Start EXTRACTED MATERIAL
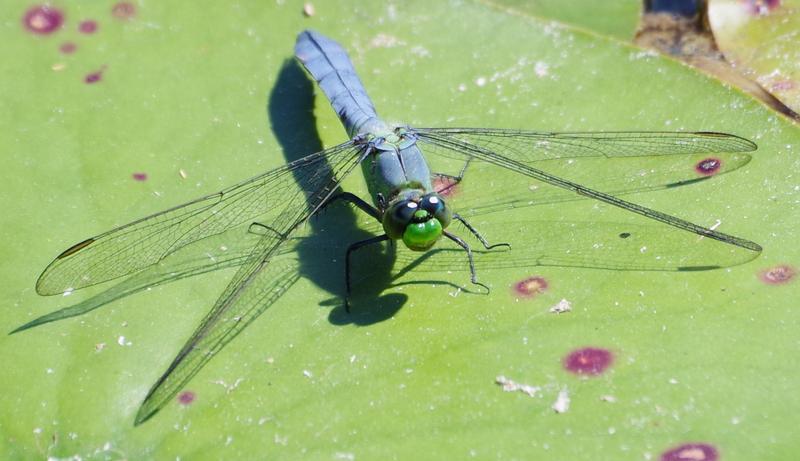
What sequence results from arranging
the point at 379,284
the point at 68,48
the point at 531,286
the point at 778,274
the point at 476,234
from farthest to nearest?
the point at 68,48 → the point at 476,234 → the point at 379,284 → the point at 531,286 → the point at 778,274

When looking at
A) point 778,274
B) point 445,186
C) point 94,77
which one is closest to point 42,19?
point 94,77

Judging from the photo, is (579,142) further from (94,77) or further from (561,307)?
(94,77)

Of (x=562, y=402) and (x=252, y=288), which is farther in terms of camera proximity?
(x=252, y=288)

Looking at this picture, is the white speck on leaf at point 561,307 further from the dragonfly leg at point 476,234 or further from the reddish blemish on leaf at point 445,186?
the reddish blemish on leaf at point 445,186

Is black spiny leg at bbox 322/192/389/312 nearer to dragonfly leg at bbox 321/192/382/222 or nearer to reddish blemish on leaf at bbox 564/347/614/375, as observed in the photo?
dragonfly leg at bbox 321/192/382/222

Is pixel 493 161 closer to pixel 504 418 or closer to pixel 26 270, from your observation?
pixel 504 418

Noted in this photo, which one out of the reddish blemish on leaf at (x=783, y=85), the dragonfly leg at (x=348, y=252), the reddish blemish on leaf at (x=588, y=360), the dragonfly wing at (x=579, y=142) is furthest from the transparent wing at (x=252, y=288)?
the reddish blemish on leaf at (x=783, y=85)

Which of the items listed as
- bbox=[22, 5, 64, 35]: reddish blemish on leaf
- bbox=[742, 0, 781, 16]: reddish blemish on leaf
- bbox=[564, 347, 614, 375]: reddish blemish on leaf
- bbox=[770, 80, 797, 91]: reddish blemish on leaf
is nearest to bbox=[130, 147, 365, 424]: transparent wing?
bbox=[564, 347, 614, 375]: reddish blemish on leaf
End EXTRACTED MATERIAL
Start EXTRACTED MATERIAL
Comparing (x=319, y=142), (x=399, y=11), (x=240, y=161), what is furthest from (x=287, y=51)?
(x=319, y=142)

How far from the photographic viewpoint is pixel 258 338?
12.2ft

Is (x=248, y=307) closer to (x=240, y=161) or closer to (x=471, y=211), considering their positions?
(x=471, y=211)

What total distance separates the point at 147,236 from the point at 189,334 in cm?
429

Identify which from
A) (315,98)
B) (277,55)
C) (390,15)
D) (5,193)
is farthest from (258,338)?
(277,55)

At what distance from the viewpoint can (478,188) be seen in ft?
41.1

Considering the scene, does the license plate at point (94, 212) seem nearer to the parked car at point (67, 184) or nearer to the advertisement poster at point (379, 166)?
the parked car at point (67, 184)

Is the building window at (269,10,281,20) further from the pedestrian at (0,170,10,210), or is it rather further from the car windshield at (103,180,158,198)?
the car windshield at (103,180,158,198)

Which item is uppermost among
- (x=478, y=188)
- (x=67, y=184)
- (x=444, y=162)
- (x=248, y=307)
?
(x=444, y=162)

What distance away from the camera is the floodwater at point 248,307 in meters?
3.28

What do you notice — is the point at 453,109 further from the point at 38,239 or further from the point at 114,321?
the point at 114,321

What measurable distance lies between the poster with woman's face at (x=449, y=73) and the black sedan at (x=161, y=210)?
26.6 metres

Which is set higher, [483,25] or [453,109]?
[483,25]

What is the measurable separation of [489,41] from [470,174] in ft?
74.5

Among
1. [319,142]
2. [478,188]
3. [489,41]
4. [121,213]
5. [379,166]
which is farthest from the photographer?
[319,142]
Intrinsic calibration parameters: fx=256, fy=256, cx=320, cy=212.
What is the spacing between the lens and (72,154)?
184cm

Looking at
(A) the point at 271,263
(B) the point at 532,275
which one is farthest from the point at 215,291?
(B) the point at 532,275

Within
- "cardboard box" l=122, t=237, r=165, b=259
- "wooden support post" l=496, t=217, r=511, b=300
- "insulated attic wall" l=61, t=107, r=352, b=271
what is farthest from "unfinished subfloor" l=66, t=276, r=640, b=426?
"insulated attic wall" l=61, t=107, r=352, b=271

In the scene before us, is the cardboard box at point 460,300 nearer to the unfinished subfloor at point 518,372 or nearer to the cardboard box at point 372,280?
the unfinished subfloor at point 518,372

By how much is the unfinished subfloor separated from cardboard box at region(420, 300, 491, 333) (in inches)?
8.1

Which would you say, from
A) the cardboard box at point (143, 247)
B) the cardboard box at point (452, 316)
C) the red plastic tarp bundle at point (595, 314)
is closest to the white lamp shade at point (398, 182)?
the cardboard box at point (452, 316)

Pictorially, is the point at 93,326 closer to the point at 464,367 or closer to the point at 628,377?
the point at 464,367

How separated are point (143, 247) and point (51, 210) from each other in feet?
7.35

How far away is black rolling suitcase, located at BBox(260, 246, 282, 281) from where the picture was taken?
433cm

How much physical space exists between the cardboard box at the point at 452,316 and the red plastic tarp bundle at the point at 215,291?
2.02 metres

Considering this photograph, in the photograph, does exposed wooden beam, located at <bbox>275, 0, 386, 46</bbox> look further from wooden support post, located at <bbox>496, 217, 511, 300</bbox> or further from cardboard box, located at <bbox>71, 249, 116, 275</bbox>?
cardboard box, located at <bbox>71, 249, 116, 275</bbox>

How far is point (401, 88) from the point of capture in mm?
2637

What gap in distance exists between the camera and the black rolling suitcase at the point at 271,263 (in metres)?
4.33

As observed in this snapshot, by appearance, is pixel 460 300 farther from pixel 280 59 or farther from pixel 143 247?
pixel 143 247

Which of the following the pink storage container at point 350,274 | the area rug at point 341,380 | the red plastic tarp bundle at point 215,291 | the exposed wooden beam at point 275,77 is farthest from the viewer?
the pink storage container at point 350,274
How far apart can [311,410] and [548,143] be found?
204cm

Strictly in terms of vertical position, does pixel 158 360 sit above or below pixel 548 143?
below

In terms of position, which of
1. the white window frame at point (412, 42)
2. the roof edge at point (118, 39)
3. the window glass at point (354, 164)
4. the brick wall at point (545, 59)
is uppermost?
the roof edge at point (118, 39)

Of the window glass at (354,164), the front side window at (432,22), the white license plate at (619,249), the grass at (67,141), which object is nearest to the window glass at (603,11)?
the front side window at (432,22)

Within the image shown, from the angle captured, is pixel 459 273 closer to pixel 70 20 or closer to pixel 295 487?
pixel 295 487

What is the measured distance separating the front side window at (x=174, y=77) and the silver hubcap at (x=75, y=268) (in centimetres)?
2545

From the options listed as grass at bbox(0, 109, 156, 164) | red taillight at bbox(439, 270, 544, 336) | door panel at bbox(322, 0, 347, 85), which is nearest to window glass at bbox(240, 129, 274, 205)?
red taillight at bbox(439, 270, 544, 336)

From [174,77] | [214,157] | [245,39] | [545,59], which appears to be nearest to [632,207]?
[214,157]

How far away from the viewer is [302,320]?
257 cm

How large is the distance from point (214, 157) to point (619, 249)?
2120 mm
End EXTRACTED MATERIAL
**WHAT THIS TASK INVOLVES:** Identify every line above that contains the word "container" and copy each of those lines in full. Case counts, so match only that exact capitalization.

**REPLY TO THE TASK:**
Which of the following the pink storage container at point 350,274 | the area rug at point 341,380 | the red plastic tarp bundle at point 215,291 | the exposed wooden beam at point 275,77 is farthest from the viewer?
the pink storage container at point 350,274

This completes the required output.